-- START --

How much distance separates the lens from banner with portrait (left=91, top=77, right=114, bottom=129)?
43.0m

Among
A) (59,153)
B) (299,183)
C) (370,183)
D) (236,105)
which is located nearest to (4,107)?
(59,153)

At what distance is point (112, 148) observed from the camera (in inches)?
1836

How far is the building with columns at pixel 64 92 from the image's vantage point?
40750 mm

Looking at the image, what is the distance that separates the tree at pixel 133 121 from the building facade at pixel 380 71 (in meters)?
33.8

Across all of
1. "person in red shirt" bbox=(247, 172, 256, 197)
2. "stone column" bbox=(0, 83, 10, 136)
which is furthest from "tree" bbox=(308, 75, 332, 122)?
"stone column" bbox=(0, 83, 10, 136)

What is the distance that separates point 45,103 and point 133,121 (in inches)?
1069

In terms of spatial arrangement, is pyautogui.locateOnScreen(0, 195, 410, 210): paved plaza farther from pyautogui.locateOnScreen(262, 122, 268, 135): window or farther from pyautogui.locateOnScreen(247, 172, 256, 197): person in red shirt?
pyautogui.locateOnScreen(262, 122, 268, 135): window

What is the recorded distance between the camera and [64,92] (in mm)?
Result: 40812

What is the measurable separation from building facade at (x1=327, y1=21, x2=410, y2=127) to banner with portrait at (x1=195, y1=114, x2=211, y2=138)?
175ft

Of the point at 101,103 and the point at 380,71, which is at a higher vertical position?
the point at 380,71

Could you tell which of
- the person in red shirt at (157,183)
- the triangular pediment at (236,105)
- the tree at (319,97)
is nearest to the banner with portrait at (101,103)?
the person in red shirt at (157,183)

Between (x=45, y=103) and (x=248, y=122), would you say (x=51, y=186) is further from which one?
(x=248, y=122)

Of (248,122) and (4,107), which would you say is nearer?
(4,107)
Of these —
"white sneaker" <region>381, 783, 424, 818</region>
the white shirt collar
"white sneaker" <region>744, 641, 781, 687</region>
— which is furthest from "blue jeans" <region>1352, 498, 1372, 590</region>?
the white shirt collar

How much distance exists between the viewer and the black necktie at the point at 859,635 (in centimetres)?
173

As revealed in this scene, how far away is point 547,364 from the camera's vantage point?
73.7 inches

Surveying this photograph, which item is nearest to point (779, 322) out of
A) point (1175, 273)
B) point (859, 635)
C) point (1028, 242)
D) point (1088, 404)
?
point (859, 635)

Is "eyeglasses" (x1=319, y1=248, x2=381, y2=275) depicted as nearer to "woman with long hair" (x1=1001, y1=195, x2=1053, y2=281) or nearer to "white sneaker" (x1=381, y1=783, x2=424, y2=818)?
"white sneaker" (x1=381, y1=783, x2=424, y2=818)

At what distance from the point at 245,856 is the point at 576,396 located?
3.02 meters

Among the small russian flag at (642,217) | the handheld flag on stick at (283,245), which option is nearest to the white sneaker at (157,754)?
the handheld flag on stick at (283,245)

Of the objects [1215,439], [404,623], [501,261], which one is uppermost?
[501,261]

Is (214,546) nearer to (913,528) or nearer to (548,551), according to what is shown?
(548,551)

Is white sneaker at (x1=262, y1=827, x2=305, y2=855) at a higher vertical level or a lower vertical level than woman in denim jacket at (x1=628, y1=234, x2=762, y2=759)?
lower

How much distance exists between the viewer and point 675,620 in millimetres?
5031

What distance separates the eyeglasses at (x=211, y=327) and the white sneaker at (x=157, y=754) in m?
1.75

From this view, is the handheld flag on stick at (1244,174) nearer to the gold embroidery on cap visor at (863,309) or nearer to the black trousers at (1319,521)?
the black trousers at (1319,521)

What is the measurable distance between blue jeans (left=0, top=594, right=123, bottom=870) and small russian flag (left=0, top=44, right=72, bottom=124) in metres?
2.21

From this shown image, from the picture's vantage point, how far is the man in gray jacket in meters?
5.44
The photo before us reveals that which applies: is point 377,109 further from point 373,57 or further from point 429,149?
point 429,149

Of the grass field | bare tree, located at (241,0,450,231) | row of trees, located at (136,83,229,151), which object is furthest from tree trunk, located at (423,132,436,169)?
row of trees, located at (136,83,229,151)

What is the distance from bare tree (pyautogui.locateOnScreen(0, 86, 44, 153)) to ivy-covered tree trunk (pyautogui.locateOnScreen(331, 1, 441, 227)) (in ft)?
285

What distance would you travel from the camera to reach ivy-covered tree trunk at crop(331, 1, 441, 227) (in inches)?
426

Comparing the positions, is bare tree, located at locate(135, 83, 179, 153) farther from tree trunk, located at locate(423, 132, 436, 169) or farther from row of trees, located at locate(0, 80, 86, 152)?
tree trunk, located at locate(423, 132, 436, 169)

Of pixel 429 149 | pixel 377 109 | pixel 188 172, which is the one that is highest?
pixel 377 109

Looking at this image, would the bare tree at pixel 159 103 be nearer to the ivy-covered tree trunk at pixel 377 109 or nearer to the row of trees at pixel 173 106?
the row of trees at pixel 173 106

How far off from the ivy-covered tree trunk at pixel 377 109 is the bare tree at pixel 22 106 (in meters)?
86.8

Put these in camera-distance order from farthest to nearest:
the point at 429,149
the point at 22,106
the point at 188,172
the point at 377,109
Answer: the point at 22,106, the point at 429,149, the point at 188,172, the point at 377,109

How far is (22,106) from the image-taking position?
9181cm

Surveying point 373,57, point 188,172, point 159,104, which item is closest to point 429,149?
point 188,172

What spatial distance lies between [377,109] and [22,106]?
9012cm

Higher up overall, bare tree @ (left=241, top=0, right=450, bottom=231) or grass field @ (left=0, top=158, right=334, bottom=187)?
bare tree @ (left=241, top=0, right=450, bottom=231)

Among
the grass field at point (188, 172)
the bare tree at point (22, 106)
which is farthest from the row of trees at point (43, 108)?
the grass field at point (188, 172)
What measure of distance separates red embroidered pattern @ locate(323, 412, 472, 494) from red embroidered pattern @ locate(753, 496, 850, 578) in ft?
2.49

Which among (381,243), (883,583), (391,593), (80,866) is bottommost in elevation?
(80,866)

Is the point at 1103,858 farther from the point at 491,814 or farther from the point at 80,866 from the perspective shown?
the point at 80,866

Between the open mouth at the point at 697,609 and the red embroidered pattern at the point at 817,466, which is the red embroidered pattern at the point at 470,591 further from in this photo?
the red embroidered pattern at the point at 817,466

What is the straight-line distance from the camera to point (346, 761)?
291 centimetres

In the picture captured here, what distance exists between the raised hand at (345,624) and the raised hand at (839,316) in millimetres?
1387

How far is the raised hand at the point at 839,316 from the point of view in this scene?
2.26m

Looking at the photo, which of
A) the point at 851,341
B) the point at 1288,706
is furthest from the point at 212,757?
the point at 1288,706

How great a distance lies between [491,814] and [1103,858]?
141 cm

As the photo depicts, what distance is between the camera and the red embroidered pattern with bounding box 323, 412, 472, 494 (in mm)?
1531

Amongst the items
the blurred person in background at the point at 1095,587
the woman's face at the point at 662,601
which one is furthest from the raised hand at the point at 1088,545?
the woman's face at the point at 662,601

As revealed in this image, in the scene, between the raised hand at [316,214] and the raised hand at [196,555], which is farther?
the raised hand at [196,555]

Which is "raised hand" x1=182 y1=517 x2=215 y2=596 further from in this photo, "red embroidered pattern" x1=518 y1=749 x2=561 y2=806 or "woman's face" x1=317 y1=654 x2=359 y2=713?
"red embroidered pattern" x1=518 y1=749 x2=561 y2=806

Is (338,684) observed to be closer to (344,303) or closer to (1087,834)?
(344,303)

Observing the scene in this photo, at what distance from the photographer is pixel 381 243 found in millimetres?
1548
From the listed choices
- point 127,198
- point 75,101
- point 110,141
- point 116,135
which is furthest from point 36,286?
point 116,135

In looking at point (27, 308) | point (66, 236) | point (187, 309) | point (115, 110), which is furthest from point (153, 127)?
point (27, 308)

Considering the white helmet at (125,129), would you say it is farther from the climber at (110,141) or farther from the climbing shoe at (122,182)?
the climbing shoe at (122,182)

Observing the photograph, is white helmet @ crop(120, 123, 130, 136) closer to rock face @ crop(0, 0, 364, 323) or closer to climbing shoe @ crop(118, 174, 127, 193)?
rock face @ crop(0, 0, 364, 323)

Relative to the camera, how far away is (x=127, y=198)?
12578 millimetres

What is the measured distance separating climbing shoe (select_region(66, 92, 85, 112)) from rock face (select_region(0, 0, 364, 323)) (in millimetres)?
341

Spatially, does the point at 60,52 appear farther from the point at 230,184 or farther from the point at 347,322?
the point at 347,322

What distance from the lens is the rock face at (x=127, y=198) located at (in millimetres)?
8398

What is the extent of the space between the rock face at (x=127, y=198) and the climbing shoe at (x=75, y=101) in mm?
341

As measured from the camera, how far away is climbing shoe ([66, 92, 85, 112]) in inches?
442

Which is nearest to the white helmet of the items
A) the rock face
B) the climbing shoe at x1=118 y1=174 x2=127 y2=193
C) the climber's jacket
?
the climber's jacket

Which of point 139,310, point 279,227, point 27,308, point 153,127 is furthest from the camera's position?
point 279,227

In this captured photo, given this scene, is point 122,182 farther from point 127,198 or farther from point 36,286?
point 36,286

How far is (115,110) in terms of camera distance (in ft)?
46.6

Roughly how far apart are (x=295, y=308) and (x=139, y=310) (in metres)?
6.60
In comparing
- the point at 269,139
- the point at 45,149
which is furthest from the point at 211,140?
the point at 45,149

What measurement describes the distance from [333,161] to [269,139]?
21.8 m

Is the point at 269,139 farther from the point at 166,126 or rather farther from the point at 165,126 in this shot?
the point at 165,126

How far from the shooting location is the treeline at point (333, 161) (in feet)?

-- END --

* **WORK REQUIRED**
Exactly and exclusively, repeat the lines from the line that contains "In this captured" through the end of the records, both ends included.

* **EXERCISE RESPONSE**
In this captured photo, given this scene, is point 122,182 farther from point 127,198 or farther from point 36,286?
point 36,286

How far is (115,110) in terms of camera distance (in ft)?
46.6

Roughly how far apart are (x=295, y=308) and (x=139, y=310) (in metres)?
6.60
In comparing
- the point at 269,139
- the point at 45,149
which is furthest from the point at 211,140?
the point at 45,149

What measurement describes the distance from [333,161] to [269,139]?
21.8 m

Is the point at 269,139 farther from the point at 166,126 or rather farther from the point at 165,126 in this shot?
the point at 165,126

How far from the shooting location is the treeline at point (333, 161) (in feet)?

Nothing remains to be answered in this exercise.